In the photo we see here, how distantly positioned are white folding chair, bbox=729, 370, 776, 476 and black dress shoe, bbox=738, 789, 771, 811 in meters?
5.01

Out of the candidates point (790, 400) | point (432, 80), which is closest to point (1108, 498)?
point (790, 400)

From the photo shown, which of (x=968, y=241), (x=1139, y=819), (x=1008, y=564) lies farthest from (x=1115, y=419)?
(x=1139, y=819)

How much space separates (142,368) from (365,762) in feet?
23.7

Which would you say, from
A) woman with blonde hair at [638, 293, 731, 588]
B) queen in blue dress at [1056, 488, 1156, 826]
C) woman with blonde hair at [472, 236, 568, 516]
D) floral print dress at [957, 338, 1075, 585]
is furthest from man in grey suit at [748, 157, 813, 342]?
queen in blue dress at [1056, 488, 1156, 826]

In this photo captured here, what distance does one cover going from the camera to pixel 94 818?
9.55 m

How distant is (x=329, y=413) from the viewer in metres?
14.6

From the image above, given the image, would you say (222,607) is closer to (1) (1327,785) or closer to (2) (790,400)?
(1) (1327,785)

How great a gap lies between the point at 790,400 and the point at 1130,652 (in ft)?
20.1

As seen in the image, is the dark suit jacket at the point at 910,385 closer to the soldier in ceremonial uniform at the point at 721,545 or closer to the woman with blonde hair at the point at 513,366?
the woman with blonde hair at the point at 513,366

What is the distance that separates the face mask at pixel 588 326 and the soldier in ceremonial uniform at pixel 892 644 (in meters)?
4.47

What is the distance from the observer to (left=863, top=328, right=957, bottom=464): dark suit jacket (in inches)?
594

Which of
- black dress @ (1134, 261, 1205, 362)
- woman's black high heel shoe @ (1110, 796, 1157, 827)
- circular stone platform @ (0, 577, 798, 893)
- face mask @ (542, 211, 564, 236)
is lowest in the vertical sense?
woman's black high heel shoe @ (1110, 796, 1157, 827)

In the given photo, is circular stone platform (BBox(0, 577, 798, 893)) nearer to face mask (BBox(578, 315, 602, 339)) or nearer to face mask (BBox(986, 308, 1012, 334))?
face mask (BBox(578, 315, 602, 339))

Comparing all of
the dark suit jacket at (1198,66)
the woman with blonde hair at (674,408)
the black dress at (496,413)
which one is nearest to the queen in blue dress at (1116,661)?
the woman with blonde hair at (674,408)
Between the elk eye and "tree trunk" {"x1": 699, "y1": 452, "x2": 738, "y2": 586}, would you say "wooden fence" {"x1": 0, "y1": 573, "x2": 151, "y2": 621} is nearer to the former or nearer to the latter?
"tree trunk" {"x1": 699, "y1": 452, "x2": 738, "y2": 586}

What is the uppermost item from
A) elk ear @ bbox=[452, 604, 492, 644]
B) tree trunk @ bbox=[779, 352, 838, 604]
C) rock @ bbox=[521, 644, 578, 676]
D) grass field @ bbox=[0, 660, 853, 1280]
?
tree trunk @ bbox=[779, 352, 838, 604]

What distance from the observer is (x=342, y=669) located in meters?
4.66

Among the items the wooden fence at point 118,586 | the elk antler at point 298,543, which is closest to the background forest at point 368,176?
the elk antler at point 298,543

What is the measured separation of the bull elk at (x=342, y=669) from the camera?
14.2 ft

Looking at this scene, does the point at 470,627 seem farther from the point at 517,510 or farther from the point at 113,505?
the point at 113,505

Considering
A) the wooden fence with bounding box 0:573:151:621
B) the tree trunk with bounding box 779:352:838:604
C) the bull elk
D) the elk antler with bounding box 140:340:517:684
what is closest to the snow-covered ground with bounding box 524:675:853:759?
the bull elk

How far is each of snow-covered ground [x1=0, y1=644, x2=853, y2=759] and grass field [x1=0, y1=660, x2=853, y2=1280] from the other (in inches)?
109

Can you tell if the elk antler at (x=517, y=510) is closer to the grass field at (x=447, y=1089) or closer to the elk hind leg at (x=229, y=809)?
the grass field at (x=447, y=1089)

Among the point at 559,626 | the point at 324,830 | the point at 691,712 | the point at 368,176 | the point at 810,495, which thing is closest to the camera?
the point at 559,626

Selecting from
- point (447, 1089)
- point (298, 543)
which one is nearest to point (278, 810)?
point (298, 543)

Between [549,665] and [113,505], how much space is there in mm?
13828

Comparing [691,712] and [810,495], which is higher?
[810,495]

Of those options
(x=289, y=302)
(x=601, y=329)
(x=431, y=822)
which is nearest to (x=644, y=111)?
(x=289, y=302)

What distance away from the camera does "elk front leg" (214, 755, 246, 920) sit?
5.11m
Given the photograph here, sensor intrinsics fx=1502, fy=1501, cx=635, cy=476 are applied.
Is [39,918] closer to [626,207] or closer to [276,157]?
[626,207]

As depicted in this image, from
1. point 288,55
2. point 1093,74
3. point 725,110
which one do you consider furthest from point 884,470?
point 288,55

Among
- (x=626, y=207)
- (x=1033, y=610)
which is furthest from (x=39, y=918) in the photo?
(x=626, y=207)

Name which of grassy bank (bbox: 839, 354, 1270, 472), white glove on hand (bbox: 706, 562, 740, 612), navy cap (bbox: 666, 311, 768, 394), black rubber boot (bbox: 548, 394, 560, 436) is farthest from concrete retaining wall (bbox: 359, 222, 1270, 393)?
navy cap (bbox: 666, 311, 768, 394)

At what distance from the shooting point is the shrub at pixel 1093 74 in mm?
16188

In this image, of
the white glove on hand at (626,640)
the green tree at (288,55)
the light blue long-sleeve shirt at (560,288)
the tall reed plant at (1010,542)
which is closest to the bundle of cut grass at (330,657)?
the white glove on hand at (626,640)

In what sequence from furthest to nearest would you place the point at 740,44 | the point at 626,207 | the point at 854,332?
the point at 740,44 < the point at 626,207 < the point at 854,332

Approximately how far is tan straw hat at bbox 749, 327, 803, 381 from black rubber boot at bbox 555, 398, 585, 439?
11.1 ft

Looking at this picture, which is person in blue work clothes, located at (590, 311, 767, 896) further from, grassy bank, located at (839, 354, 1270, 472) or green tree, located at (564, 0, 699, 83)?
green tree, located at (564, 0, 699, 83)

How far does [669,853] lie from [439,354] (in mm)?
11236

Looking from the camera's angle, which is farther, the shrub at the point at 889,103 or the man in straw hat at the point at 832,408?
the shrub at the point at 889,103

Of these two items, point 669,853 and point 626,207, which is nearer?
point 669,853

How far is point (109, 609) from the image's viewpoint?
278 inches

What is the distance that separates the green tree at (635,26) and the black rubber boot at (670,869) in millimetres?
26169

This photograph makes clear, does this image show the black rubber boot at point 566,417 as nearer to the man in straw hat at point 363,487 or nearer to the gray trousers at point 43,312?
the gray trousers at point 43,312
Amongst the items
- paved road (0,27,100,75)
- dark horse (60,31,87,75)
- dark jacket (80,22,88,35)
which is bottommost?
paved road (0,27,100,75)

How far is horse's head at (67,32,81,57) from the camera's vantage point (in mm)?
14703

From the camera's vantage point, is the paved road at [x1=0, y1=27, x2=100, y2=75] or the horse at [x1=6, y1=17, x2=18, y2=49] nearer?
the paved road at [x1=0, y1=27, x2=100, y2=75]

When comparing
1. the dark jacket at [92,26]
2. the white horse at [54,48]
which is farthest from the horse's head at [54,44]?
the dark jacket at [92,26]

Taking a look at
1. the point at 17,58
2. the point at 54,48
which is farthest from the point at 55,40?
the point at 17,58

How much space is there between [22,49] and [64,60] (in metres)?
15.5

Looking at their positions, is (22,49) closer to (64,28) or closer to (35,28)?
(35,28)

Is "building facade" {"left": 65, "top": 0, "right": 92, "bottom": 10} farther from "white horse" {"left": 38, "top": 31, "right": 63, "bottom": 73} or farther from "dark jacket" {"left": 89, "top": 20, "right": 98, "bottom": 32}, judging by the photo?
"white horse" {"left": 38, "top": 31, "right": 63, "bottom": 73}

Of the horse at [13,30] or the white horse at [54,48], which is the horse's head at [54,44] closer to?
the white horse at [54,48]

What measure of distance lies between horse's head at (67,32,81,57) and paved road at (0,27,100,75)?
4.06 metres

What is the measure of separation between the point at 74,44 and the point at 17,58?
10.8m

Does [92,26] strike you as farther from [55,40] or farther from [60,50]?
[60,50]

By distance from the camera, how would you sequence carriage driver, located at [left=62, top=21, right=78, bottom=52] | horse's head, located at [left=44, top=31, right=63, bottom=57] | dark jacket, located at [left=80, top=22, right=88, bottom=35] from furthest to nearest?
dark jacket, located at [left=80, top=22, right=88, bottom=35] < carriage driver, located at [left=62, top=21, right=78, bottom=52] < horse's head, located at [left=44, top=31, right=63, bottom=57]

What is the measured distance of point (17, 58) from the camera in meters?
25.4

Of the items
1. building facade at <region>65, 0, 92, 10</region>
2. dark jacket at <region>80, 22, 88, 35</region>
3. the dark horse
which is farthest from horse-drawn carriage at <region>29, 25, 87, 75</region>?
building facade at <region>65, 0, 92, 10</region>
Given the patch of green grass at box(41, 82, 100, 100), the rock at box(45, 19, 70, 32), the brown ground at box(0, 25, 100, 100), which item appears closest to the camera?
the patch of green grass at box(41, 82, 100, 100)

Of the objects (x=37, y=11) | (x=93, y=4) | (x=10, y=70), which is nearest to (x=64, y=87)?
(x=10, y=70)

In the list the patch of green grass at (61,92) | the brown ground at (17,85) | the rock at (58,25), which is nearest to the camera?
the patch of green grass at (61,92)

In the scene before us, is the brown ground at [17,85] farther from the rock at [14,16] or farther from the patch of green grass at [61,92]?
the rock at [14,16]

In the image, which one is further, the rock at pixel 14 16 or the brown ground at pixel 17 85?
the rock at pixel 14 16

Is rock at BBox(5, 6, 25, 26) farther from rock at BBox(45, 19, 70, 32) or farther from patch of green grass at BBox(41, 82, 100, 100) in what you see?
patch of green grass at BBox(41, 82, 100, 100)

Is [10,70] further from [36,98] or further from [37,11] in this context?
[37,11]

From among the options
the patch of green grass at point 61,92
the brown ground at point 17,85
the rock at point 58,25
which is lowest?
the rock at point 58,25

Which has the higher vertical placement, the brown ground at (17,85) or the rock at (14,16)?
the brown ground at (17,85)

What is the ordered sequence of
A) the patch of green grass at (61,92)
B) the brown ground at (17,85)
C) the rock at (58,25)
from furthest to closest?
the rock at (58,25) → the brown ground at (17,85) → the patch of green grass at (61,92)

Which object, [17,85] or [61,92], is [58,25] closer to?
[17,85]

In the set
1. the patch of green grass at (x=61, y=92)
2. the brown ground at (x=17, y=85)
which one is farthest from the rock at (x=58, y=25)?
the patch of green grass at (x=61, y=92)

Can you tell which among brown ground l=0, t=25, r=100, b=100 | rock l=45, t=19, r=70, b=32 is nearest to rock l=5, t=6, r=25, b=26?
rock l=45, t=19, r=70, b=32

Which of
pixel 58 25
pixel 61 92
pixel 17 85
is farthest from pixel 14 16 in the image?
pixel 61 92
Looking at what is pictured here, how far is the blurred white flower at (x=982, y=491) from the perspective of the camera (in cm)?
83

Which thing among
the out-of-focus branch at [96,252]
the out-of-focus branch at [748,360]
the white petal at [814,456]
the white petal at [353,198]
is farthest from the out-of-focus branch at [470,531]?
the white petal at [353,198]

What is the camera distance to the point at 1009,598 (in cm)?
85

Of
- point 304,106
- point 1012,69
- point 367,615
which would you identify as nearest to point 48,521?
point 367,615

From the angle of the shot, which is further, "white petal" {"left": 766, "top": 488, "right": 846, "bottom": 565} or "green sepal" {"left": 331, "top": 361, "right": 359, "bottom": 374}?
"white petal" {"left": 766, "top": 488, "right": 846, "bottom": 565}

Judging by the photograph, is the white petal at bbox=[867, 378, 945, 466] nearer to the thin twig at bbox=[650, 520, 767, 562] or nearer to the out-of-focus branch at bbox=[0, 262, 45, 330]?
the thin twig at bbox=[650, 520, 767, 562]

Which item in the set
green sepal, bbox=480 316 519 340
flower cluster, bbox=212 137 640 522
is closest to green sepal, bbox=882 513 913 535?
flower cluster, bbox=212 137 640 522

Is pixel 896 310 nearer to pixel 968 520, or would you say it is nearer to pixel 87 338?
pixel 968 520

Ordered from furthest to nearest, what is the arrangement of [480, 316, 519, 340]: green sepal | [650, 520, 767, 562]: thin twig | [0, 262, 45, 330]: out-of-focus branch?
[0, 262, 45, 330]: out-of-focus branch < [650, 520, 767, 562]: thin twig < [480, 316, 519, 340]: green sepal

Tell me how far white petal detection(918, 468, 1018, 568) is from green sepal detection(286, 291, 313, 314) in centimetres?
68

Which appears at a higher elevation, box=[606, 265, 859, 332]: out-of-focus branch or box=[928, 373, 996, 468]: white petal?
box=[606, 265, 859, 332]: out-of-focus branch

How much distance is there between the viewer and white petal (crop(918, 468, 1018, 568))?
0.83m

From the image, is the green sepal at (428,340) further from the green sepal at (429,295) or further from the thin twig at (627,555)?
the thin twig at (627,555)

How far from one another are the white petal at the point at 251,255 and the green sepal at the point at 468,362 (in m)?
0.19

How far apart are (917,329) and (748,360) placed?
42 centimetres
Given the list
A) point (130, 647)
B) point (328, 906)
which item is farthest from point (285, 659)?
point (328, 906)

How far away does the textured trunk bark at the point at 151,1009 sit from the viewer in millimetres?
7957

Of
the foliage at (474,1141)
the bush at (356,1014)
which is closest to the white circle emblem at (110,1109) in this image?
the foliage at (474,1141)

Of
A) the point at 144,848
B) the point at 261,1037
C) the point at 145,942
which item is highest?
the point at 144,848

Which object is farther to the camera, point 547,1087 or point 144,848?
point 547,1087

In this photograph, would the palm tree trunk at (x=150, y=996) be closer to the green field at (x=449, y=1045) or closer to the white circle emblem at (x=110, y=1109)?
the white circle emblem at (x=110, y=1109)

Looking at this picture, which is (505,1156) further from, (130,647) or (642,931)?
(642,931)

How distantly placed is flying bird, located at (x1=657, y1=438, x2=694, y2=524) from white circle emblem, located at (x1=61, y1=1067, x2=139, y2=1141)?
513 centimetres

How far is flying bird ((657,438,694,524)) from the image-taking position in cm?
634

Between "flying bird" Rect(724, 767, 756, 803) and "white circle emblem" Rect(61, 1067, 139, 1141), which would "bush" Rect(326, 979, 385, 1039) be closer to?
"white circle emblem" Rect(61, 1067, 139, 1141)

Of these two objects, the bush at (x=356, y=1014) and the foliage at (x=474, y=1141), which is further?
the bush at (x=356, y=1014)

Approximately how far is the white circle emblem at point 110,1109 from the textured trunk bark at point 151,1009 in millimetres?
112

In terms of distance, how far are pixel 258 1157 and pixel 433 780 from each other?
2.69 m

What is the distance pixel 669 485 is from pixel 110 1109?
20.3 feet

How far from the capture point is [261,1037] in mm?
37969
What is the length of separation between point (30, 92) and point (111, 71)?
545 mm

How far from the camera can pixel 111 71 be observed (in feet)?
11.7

### WHAT YOU SHOULD DO
Starting at the line that contains "Looking at this picture, which is (505,1156)" and going through the end of the records, can you set those lines out as a numbered list with the blank lines dropped?

### EXERCISE RESPONSE
1. Looking at this picture, which is (505,1156) further from, (130,647) or (642,931)?
2. (642,931)
3. How distantly placed is flying bird, located at (x1=657, y1=438, x2=694, y2=524) from white circle emblem, located at (x1=61, y1=1067, x2=139, y2=1141)?
4. 513 centimetres
5. How far is flying bird ((657,438,694,524)) from the image-taking position in cm?
6. 634
7. Between "flying bird" Rect(724, 767, 756, 803) and "white circle emblem" Rect(61, 1067, 139, 1141), which would "bush" Rect(326, 979, 385, 1039) be closer to?
8. "white circle emblem" Rect(61, 1067, 139, 1141)
9. Of these two objects, the bush at (x=356, y=1014) and the foliage at (x=474, y=1141), which is further?
10. the bush at (x=356, y=1014)
11. Approximately how far is the white circle emblem at point 110,1109 from the textured trunk bark at point 151,1009 in millimetres?
12. 112
13. In terms of distance, how far are pixel 258 1157 and pixel 433 780 from each other?
14. 2.69 m
15. What is the distance pixel 669 485 is from pixel 110 1109?
16. 20.3 feet
17. How far from the capture point is [261,1037] in mm?
18. 37969
19. What is the length of separation between point (30, 92) and point (111, 71)?
20. 545 mm
21. How far from the camera can pixel 111 71 be observed (in feet)?
22. 11.7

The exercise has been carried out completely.